Luiz Guilherme Marinoni ressalta que as vantagens que costumam ser apontadas pela doutrina não permitem a conclusão de que o duplo grau deva ser preservado. Refere o doutrinador que não se deve esquecer que a finalidade do duplo grau não é a de permitir o controle da atividade do juiz, mas sim a de propiciar ao vencido a revisão do julgado.
Esse aspecto – revisão do julgado – é utilizado por Cristiane Flôres Soares Rollin como argumento contrário à manutenção da remessa necessária no ordenamento jurídico. Destaca ela que fundamentar o reexame necessário na possibilidade de revisão do julgado quando tão somente desfavorável à Fazenda Pública, e não estender aos particulares, é criar distinção desarrazoada, pois se presumiria que a decisão do juiz seria certa e confiável quando vencido o particular e não confiável nem apta a gerar efeitos quando vencida a Fazenda Pública (2003, p. 74).
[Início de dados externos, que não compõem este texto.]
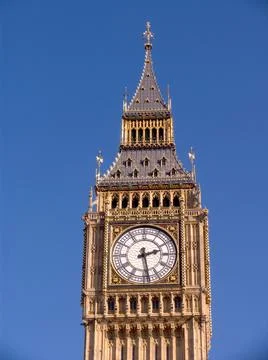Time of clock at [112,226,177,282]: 2:28
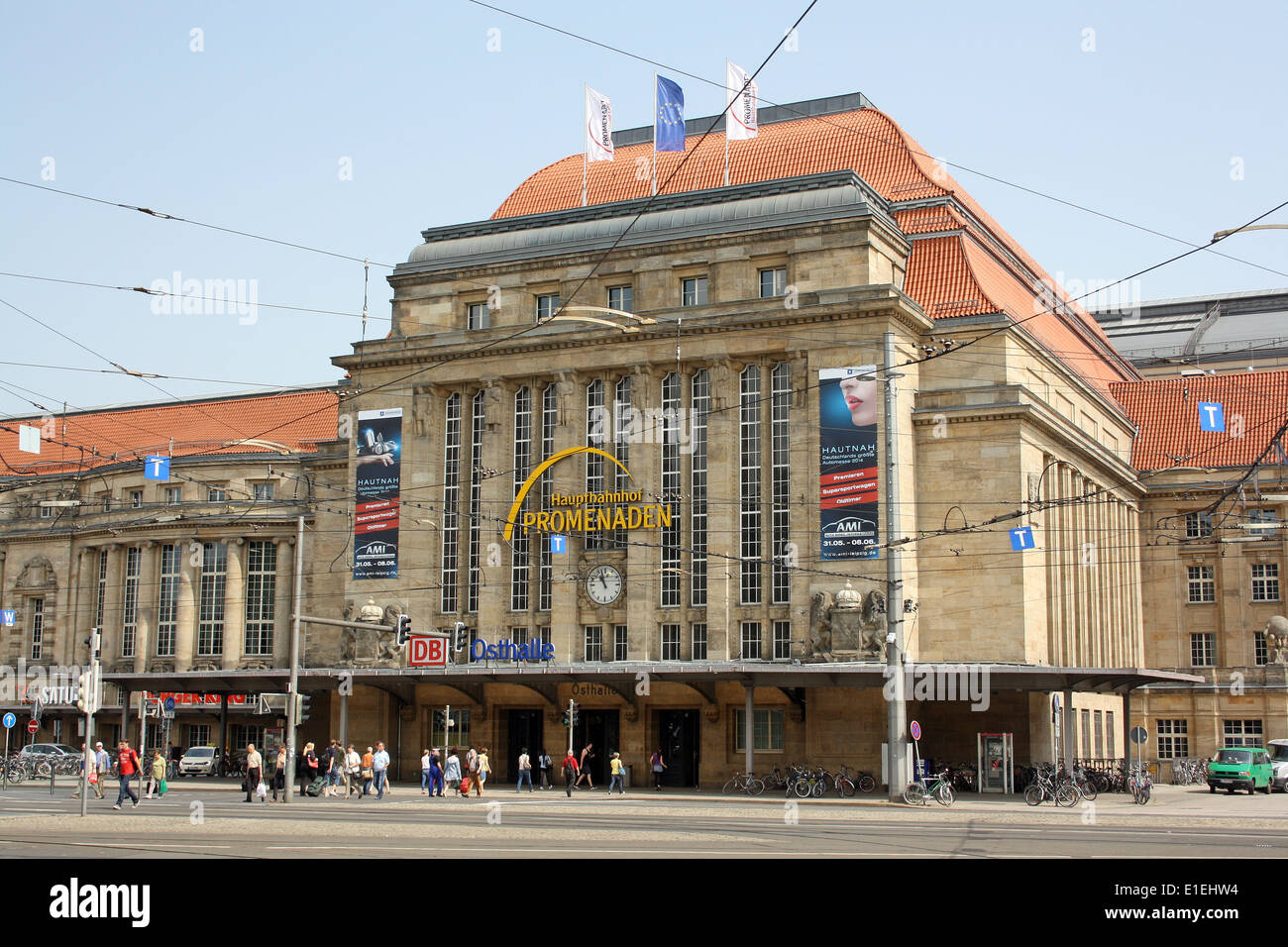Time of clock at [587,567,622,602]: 10:57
Entretanto, a primeira corrente parece ser a que melhor reflete os ditames do ordenamento jurídico nacional. Inclusive, pode-se defendê-la com base no próprio princípio da igualdade material, e não apenas formal.
Se antes o intuito da previsão do recurso ex officio no sistema processual civil nacional era evitar a perpetuação de decisões proferidas por juízes imparciais ou não recorridas por procuradores desidiosos, hoje, o que fundamenta o instituto é o fato de que a Fazenda Pública tutela o patrimônio público, que é direito indisponível, enquanto que, do outro lado da relação jurídica processual, tem-se apenas interesses exclusivamente privados.
Aliado ao argumento da supremacia e indisponibilidade do interesse público, pode-se referir que o reexame necessário e as outras prerrogativas dos entes públicos emergiram em virtude das dificuldades enfrentadas em juízo para defender os direitos e interesses da Fazenda Pública, o que a posicionava em situação de desvantagem processual frente aos particulares, fato que impedia a isonomia processual, no dizer de Wesley Corrêa Carvalho (2013, p.159).
Para Jorge Tosta (2005, p.137), significa que, por meio da reapreciação da causa por outro órgão judicial hierarquicamente superior, tenta-se afastar ou reduzir eventuais riscos ao patrimônio público.
“Dessa forma, verifica-se com clareza a absoluta diversidade de fato entre os sujeitos da relação jurídica processual” (TOSTA, 2005, p. 134) a corroborar o tratamento normativo desigual previsto no artigo 475 do CPC.
Parece-nos que a solução mais adequada para conciliar tais aspectos seria extinguir o reexame necessário em face da Fazenda Pública e restaurar, em certa medida, a obrigatoriedade de intervenção do Ministério Público nos casos em que a Fazenda ficasse vencida e decorresse o prazo para o Procurador ou o advogado apelar da sentença. Assim, se o representante do Ministério Público verificasse a existência de algum error in judicando ou in procedendo que pudesse prejudicar o patrimônio público, interporia o respectivo recurso de apelação para que a questão fosse reexaminada pelo Tribunal.
Tal intervenção somente ocorreria, portanto, quando presentes dois requisitos de ordem objetiva: a existência de sentença desfavorável à Fazenda Pública e o decurso do prazo sem que o Procurador ou advogado da Fazenda recorresse (TOSTA, 2005, p. 145).